Give back exactly the lines from the start of the entries below to the line holding "Genossenschaftswohnung in Miete", that line included, and leave every picture out.

[DATA IN THIS EXERCISE — start]

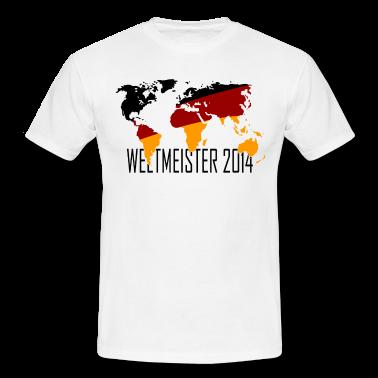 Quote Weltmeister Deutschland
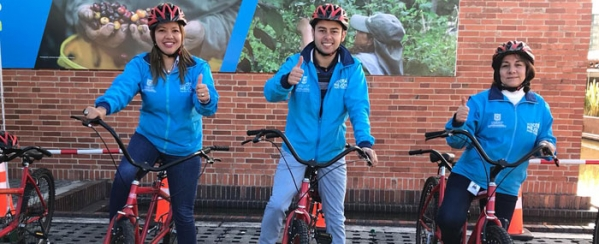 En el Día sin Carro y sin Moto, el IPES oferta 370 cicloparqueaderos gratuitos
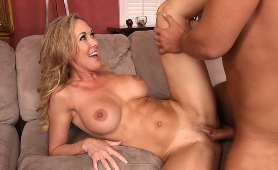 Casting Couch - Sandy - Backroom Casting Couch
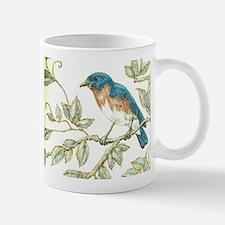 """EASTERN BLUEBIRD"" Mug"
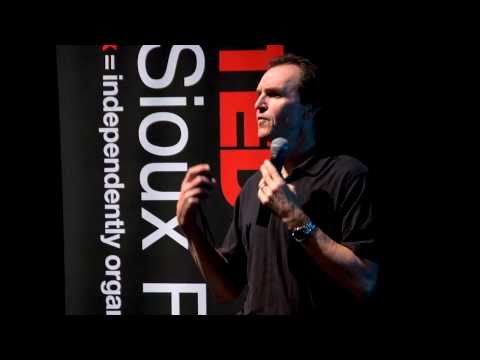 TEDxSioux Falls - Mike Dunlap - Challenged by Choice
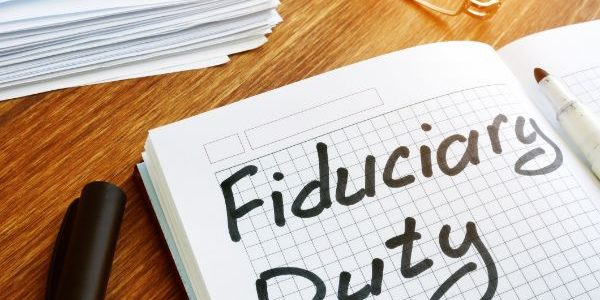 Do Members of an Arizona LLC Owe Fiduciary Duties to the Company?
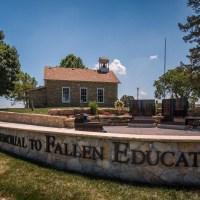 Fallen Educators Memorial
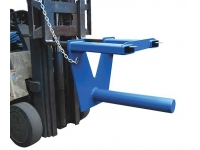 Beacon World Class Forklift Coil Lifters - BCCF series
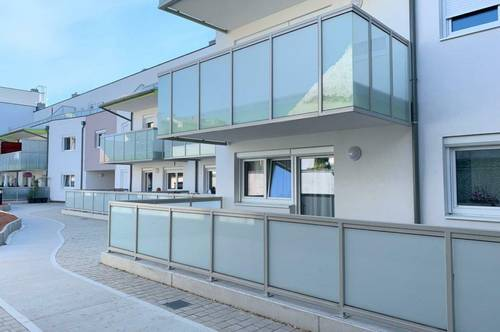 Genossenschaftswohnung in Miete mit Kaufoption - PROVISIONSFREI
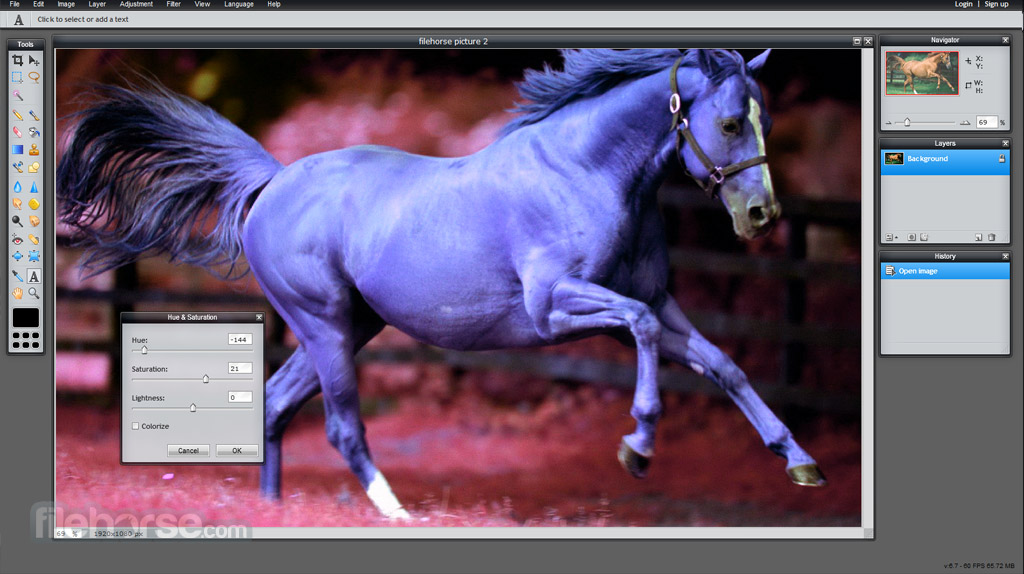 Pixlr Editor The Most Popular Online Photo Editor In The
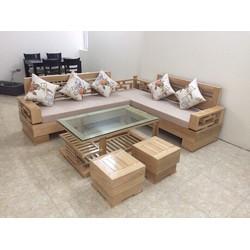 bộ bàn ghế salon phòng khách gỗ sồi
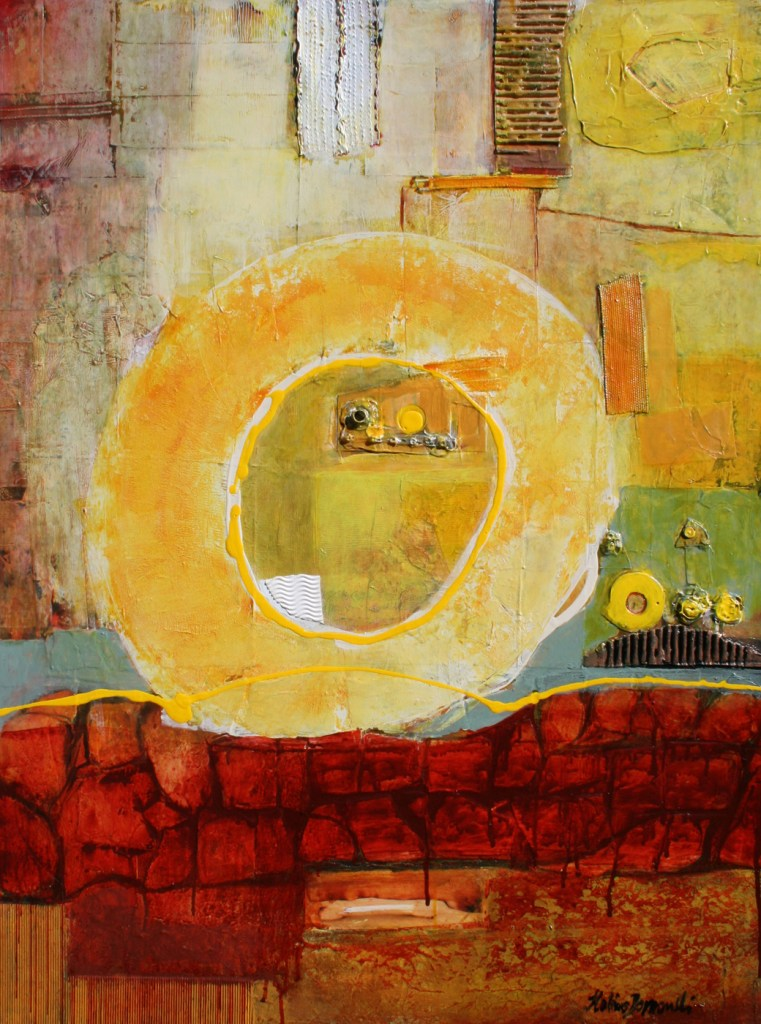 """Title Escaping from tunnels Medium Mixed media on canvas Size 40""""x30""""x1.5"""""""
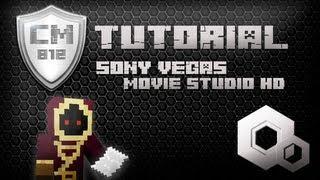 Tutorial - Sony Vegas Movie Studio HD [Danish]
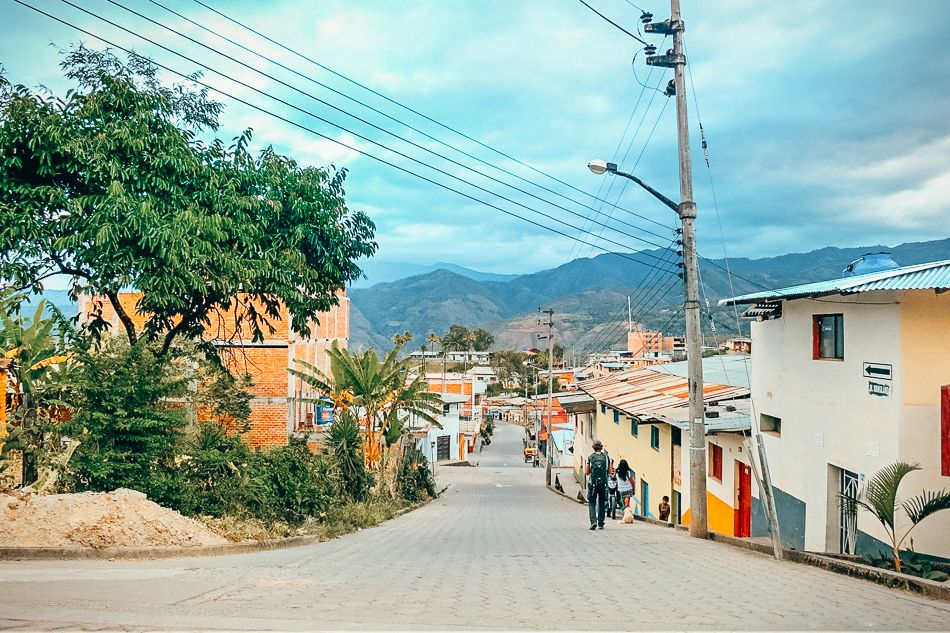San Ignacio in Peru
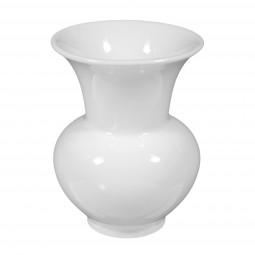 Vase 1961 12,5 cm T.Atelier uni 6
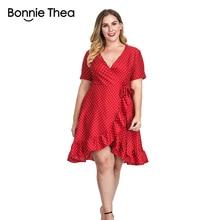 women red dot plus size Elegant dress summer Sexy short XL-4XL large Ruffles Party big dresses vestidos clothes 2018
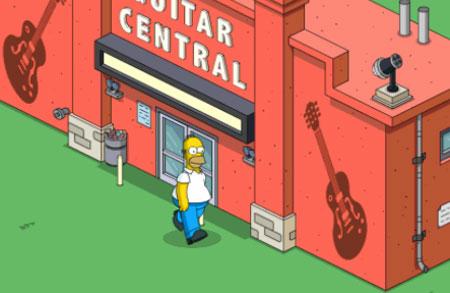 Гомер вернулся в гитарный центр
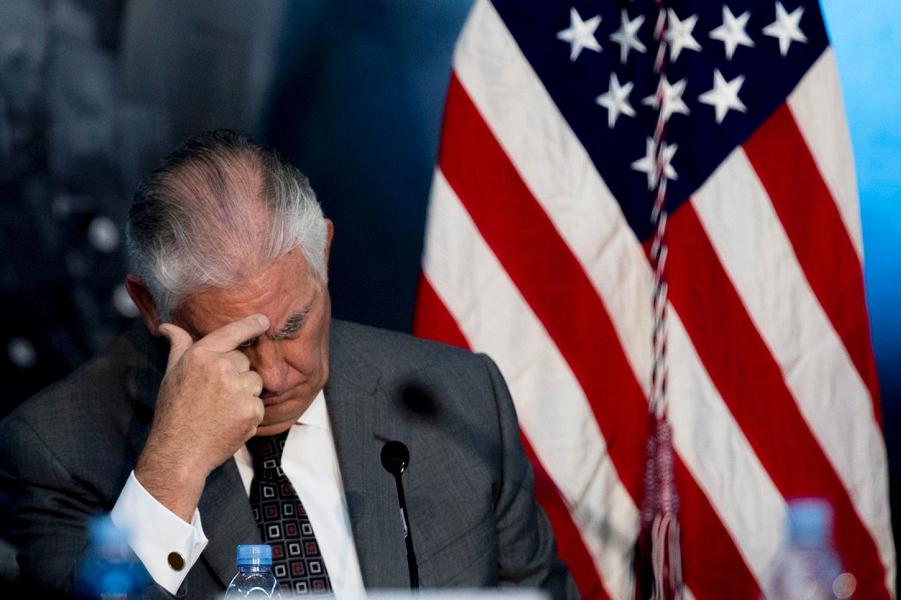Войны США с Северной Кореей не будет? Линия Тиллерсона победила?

[DATA IN THIS EXERCISE — finish]

ANSWER BOX:
 Quote Weltmeister Deutschland
 En el Día sin Carro y sin Moto, el IPES oferta 370 cicloparqueaderos gratuitos
 Casting Couch - Sandy - Backroom Casting Couch
 """EASTERN BLUEBIRD"" Mug"
 TEDxSioux Falls - Mike Dunlap - Challenged by Choice
 Do Members of an Arizona LLC Owe Fiduciary Duties to the Company?
 Fallen Educators Memorial
 Beacon World Class Forklift Coil Lifters - BCCF series
 Genossenschaftswohnung in Miete mit Kaufoption - PROVISIONSFREI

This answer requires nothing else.